**Selected extract:**
(begin)

Part of the challenge is I have no idea what the point of it was other than to document the experiences of several young women (18-25 y) as they approach and experience the lifestyle. We can argue day and night about whether the lack of an overt agenda or POV is a good thing, but to my mind, it presented the women as neither victims nor empowered…simply as women who made a choice.

To be blunt: These women chose to go to Fuck Camp to make money and escape home.

It is interesting to watch the impact of their decisions on their lives and particularly their relationships with families and boyfriends. And I had to laugh at the irony of one woman who was clear in her rationale about her decision until it came to talking to her father about it.

And I must admit that I was surprised at how cavalier (my biased standards, not theirs) the women were about what they were doing, the potential hazards of the situations they found themselves in, and any thoughts as to how this might impact future life decisions beyond the 3-6 months they made money (not a typo…a woman’s “marketability” typically only lasts 3-6 months).

(end)

**Information shown:**
(begin)

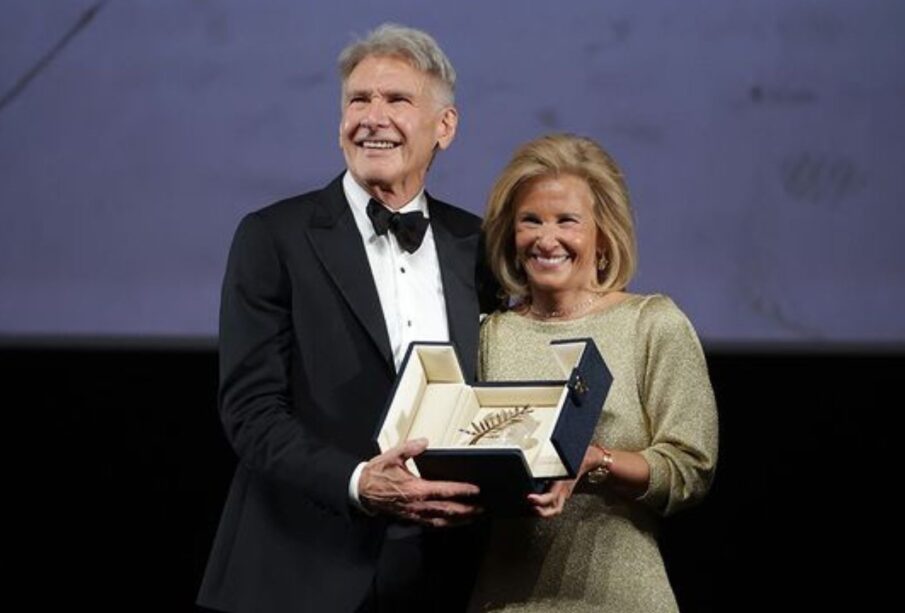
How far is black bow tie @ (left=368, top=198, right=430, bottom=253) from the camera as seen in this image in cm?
261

(end)

**Directive:** Carry on the documentary review above from the end of its last sentence, keeping the same first-person voice.

**Response to this task:**
One of the few images I'm willing to show

One of the few images I’m willing to show

Over its 82-minute span, the documentary drags a little in places and often covers the same ground, no doubt to reinforce some of the more graphic elements. And it is graphic, stopping short of showing the actual sexual acts, but giving you enough of the rest (e.g., nudity, bondage, choking, vomiting) to bring across the essence of what these women are doing.

And in the end, the take-away is whatever you take away from this story.

No matter what your opinion going in, this will only reinforce that opinion. It doesn’t seem to be aimed at making you change your mind about the merits or evils of this industry. The same woman who feels exploited in one scene expresses a sense of empowerment in the next, and in some cases, about the same act.

Adult women making adult decisions about the adult industry. Good or bad is for you to decide for yourself.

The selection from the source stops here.